2022-07-20 21:27:52 | マーケティング

ファッション専門誌・WWDJapanを見ていたら、「またか~」と思う記事があった。
WWD Japan:「ディオール」が中国ネット界で炎上「制服に着想した」スカートが中国の伝統衣装に酷似と批判

中国で問題になっている「伝統衣装・マミアンスカート」が、どのようなデザインなのか、調べてみると日本でも一般的なロング丈のボックスプリーツスカートのようだ。
AliExpress:女性のための古典的な中国のダンスコスチューム

上述したように、このようなボックスプリーツのスカートというのは、ディオールに限らずとても一般的なデザインで、日本の女子中高校生のスカートとしても採用されているようなデザインだ。
ディオール側の「制服に着想した」というのは、あながち嘘ではないだろう。
おそらくフランスの「リセ」と呼ばれる女子中高校の制服としても、使われているデザインなのでは?と、想像するコトができる。
それを「中国の伝統衣装を真似た」と言われても、ディオール側としては反論のしようもないような気がする。

この騒動の記事を読んだとき、ディオール側も災難だな~と感じたのも事実だ。
というのも昨年だったと思うのだが、アジア系モデルを起用した写真が「アジア人に対しての屈辱」と炎上したことがあったからだ。
BBC News:ディオールの「小さな目」の写真に批判、写真家が謝罪 中国

確かにこの時は、アジアというよりも中国人的な印象を与える広告写真となっていることは、確かだろう。
しかし「小さい目=アジアを屈辱」というのは、どうなのだろう?というのが、当時の率直な感想だったように思う。
例えば、アジア女性に多いといわれる「一重瞼」。
欧州の人たちからすれば、「一重瞼=エキゾチック」ととらえられている。
切れ長の一重瞼で世界中のファッション業界から引く手あまたの人気者になった山口小夜子さん等は、その好例であろう。
今でも、海外で活躍する日本人やアジア系モデルの多くは、「エキゾチックさ」という点で人気を博している。
見方を変えれば、アジアではコンプレックスの種であっても、他の地域に行けば魅力としてとらえられる、ということでもあるのだ。
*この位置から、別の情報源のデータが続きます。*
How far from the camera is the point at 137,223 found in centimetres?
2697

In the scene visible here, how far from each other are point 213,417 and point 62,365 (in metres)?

そのような問題を昨年の秋に引き起こし、再び難癖のようなコトを言い始めてしまうと、デザイナーとしての創造力が狭められてしまうのでは?と、懸念をする。
と同時に、そのような難癖をつけてくる国でブランド展開を積極的に行う気が失せてしまうのでは?という、気もするのだ。
確かに中国という市場は、規模も大きく経済発展も凄まじい状態が続いている。
ただ、その経済発展がいつまで続くのか?というと、疑問を感じざる得ない。
理由は、一人っ子政策の為、今後全体の人口は減少へと向かい、日本以上の急激な高齢者社会になっていくのでは?と既に言われているからだ。
それは、市場が縮小していくと、十分に考えられるからだ。
2か月ほど前だっただろうか?テスラのイーロンマスク氏が「日本は消滅する」と、tweetして話題になったが、日本以上に速い速度で人口減少を迎えると考えられるのが、中国でもあるのだ。

ディオール側からすれば、そのような「市場が縮小していくであろう」中国が、これほどまでに難癖のようなコトを言い続けると、ますます市場の魅力を失っていくのでは?と、考えるのだ。
そのようなことも考えたうえでの「炎上」なのだろうか?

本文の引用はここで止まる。